This story was originally published in June 2013.
We say rare, because it was close to impossible to find – even on the internet. The meeting took place in 2005, when Nelson Mandela was in Washington. You must read about how the almost-lost moment came about. Incredible..
This, from the LA Times:
It is often assumed, and misreported, that the two men met when Obama visited South Africa in 2006. But the meeting occurred a year earlier, when Mandela was in Washington.
Mandela, it turns out, was only vaguely aware of whose hand he was shaking and he initially turned down the visit from the then-new junior senator from Illinois. Obama had detoured to Mandela’s hotel from a meeting in Georgetown.
[more here]
But wait, there’s so much more.
The photograph is iconic in so many ways and is the only image of the two most famous black leaders in the world, together. By all accounts, the lighting and silhoette of Obama was not intentional, but happens to work very well.
One is standing, cutting a tall silhouette the world would soon recognize. The other, an aging icon, rests in a dimly lighted chair with a cane at his side.
On the surface, the photograph of Barack Obama meeting Nelson Mandela for the first and only time appears a passing-of-the-torch moment: the young leader paying homage, the older man imparting wisdom. But the image is not what it seems.

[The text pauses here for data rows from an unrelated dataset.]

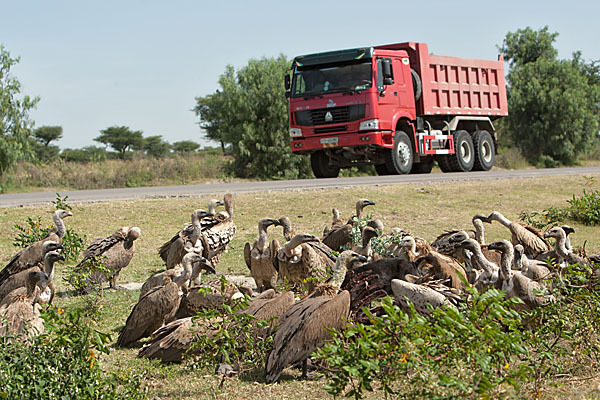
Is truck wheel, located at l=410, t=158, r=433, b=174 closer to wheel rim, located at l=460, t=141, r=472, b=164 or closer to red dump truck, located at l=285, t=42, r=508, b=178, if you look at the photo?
red dump truck, located at l=285, t=42, r=508, b=178

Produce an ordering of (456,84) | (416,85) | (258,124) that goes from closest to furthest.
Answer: (416,85) → (456,84) → (258,124)

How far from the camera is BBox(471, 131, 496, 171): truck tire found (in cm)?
2700

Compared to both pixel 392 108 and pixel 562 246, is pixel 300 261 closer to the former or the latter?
pixel 562 246

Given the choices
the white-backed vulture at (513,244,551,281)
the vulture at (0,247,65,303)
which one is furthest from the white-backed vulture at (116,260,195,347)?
the white-backed vulture at (513,244,551,281)

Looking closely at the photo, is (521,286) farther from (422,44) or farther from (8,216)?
(422,44)

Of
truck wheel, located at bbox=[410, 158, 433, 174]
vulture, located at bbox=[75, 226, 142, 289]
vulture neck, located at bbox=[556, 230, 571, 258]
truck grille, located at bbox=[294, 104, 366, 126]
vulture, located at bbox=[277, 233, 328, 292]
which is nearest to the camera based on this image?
vulture neck, located at bbox=[556, 230, 571, 258]

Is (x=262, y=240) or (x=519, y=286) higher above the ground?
(x=262, y=240)

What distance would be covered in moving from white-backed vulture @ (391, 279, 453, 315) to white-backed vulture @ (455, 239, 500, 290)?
0.96m

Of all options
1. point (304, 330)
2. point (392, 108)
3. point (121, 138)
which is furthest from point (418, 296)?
point (121, 138)

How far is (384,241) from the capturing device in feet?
27.4

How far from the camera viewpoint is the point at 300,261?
819cm

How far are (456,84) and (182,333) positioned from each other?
2131 cm

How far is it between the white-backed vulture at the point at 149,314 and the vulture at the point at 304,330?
56.1 inches

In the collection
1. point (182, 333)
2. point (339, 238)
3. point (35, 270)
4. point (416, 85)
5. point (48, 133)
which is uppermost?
point (48, 133)
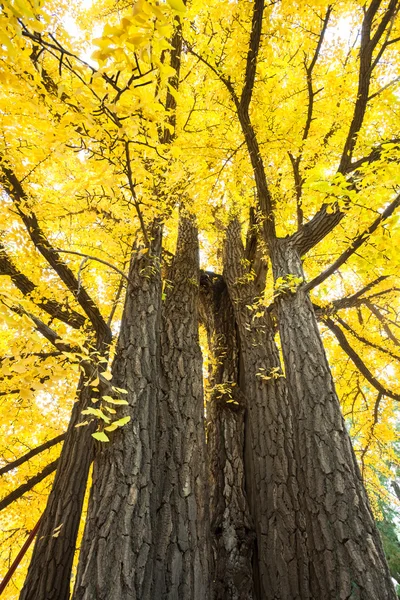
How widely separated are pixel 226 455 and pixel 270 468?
62 centimetres

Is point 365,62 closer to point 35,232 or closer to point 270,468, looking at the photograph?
point 35,232

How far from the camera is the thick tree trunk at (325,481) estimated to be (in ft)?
6.59

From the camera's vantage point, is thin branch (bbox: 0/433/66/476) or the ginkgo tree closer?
the ginkgo tree

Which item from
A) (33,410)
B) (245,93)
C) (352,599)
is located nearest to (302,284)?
(245,93)

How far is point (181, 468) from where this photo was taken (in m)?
2.89

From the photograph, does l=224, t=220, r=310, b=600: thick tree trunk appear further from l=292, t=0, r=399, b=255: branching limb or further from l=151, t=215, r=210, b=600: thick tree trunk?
l=292, t=0, r=399, b=255: branching limb

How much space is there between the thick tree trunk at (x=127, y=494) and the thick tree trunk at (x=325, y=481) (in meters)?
1.09

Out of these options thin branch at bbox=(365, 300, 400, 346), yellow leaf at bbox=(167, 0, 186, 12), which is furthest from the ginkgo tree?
thin branch at bbox=(365, 300, 400, 346)

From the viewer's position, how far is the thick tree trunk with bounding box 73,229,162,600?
1901 millimetres

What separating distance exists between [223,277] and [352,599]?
170 inches

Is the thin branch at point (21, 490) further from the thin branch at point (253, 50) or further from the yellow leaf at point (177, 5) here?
the thin branch at point (253, 50)

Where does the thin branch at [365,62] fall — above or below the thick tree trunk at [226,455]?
above

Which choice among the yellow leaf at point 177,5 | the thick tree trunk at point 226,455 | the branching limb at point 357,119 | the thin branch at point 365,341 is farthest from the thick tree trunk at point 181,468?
the thin branch at point 365,341

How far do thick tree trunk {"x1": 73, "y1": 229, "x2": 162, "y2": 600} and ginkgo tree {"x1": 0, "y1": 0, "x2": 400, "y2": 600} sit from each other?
0.01 metres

Further insight into that meeting, provides some gooseflesh moments. This, from Idaho Statesman:
That morning, Mandela delivered a speech at the NAACP. He was to meet with President George W. Bush and Sen. Hillary Rodham Clinton later in the day, according to Zelda la Grange, Mandela’s personal assistant.
Frank Ferrari, a Mandela associate in the U.S., reached out and asked Mandela to make time for the junior senator from Illinois. With Mandela exhausted and facing two other major meetings that day, “we declined the request to add to his schedule,” La Grange said in an email recounting the incident.
“We were then told that Sen. Obama was expected to stand for the presidential election and he could well become the first black president of the USA,” she wrote. La Grange said she couldn’t remember who offered that description, possibly Ferrari. She didn’t necessarily buy it.
“Personally, I met that prediction with a bit of skepticism,” she said. “But then we agreed that he could pay a courtesy call on Mr. Mandela.”
Obama was riding in his aide’s Volkswagen Passat, headed to a meeting in Georgetown, when his scheduler called and asked whether he’d like to meet Mandela. The aide, David Katz, quickly headed to the Four Seasons Hotel.
The two were met by Mandela’s entourage of aides. Obama greeted them and then walked toward Mandela, who was in an armchair next to a window. Obama extended his hand; Mandela apologized for remaining seated, La Grange said.
Katz, who had grabbed his camera from his car, snapped the picture.
“I thought to myself at the time, well, no one will recognize this silhouette because he’s a junior senator,” Katz recalled. “But someday, if he happens to be president or something, it’ll be recognizable.”
About 10 minutes later, Obama left quietly.
“He was sort of pondering the gravity of what had just happened,” Katz said.
Obama never said much about that meeting. Because his name wasn’t on Mandela’s formal schedule, the moment was lost for years. Harris, the archivist, said he didn’t know the two had even met until 2010, when Obama sent Mandela a signed copy of the photo as a birthday gift.
Mandela, already infirm, asked his staff to place it behind his desk, next to a photo of Muhammad Ali.
“An inspiration to us all!” the inscription reads. Signed, simply, “Barack Obama.”
[more here]
And that was the moment that the two great men met.
It is vaguely possible that they will meet again.
The way Madiba is going, I wouldn’t bet against it.